By Jonathan Bridges, Founder & Consultant
Congratulations, you've made it through what was a grueling post-pandemic primary election. The race may be over for some of you, either as a defeated candidate or as a victor, without a general election opponent. Either way, the day after a primary election marks a pivotal time in any campaign.
While some candidates are going on vacation immediately after, or booking meetings the following day, all candidates should have these on their post-primary todo list:
After action report- Immediately following the primary election (after a couple of days rest) have a post-campaign meeting with your team, including your manager, treasurer, any consultants, and essential volunteers. Constructively discuss what worked, and didn't work and what should be changed. Evaluate what margin of the votes you received, how much did you spend, etc. This is a time to give yourself, your staff, and volunteers a performance evaluation. Don't openly criticize bad volunteers. Thank them for your time and make a note not to use them again. However, you should evaluate paid staff and consultants. You need to measure their effectiveness and determine if you want to use the same people for your general election. It's pretty common for candidates to change over staff after the primary.
Say thank you- Win or lose, you need to thank your supporters, volunteers, and donors. You want to keep relationships strong. Send social media messages, thank you cards, personal phone calls, or even a volunteer appreciation meal to show gratitude. Do this soon after the election so it's fresh on your mind.
Short vacation- Political campaigns are unlike anything else. They take a mental and physical toll. The candidate, staff, and volunteers should plan to take a break from all campaign activities during the few weeks after the primary. Seriously, no answering emails, texts, or social media. Your mind needs a complete recharge.
Who’s your general competition? After a nice long vacation, you want to evaluate your new opponent for the general (if you have one). See how many votes they got and from what voting districts, how much money they spent, how much cash on hand they have left, and how popular they are in the community. If you're lucky, your general election opponent had a tough and costly primary. This will make campaigning harder for them in the general. Knowing who your opponent will be in November will guide your campaign plan.

| Dataset entries |
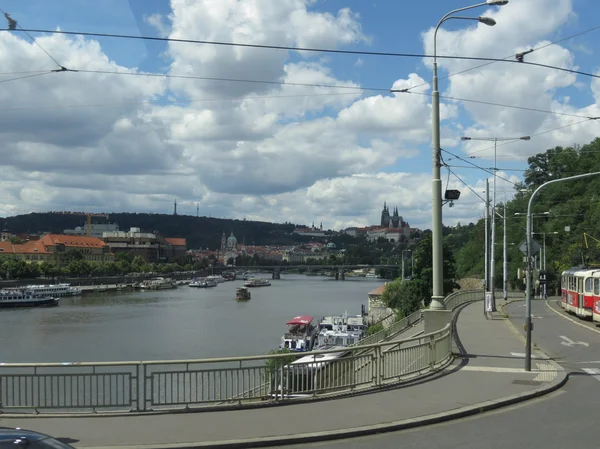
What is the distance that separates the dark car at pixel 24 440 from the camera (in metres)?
5.41

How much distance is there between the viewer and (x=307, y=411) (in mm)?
10781

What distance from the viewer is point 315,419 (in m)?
10.2

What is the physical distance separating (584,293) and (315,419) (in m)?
26.3

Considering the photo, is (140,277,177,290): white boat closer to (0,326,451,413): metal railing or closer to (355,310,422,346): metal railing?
(355,310,422,346): metal railing

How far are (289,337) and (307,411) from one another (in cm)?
4120

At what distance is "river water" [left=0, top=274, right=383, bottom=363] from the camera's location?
43978 millimetres

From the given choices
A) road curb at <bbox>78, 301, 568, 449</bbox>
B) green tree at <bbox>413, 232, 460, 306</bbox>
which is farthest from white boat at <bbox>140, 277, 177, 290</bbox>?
road curb at <bbox>78, 301, 568, 449</bbox>

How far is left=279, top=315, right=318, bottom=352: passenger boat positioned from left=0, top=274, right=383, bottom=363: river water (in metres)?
1.32

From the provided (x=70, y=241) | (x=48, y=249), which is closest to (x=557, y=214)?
(x=48, y=249)

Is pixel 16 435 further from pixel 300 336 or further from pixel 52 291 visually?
pixel 52 291

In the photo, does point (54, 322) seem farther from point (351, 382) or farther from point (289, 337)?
point (351, 382)

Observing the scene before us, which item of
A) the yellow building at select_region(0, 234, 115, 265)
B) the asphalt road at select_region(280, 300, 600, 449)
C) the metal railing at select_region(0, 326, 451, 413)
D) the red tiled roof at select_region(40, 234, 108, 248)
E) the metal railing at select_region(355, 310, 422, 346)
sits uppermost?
the red tiled roof at select_region(40, 234, 108, 248)

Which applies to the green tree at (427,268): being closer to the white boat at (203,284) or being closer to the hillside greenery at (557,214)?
the hillside greenery at (557,214)

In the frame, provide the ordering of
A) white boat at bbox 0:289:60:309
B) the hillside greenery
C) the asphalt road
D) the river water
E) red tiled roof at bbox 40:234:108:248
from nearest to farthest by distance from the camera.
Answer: the asphalt road < the river water < the hillside greenery < white boat at bbox 0:289:60:309 < red tiled roof at bbox 40:234:108:248
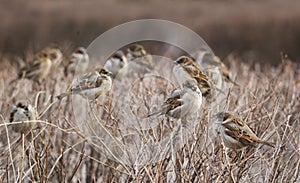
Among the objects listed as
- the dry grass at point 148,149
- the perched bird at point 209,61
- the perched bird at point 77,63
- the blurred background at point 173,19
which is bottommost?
the dry grass at point 148,149

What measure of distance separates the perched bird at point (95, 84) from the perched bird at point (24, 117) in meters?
0.36

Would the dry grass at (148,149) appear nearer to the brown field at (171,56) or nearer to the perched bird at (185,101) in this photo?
the brown field at (171,56)

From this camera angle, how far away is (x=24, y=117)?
3.53m

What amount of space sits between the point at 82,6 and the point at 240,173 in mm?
12788

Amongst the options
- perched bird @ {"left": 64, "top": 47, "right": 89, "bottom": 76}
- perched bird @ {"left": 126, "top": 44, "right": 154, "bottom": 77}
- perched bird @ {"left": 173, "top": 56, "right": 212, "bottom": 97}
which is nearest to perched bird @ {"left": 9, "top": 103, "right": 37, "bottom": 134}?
perched bird @ {"left": 173, "top": 56, "right": 212, "bottom": 97}

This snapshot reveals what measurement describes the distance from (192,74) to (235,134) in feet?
1.86

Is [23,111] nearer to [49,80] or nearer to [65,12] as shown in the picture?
[49,80]

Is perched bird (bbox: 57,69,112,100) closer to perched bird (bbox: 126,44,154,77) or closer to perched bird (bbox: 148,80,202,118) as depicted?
perched bird (bbox: 148,80,202,118)

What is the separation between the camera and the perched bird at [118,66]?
460cm

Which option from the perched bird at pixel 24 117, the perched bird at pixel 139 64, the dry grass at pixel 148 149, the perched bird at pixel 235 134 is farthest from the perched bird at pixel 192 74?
the perched bird at pixel 139 64

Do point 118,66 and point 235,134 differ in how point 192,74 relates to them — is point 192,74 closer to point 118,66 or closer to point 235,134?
point 235,134

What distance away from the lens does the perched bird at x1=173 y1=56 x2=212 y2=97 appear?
324 cm

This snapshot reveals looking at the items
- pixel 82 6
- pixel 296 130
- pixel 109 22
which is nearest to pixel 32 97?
pixel 296 130

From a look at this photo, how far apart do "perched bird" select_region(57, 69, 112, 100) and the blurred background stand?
920 centimetres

| Questions to answer |
[a] From the article on post-primary campaign steps, print the stretch from "By Jonathan Bridges, Founder" through "in any campaign.".
[b] Translate this sentence from the article on post-primary campaign steps into Spanish: "Win or lose, you need to thank your supporters, volunteers, and donors."

| Answers for each item |
[a]
By Jonathan Bridges, Founder & Consultant
Congratulations, you've made it through what was a grueling post-pandemic primary election. The race may be over for some of you, either as a defeated candidate or as a victor, without a general election opponent. Either way, the day after a primary election marks a pivotal time in any campaign.

[b] Gane o pierda, tiene que agradecer a sus simpatizantes, voluntarios y donantes.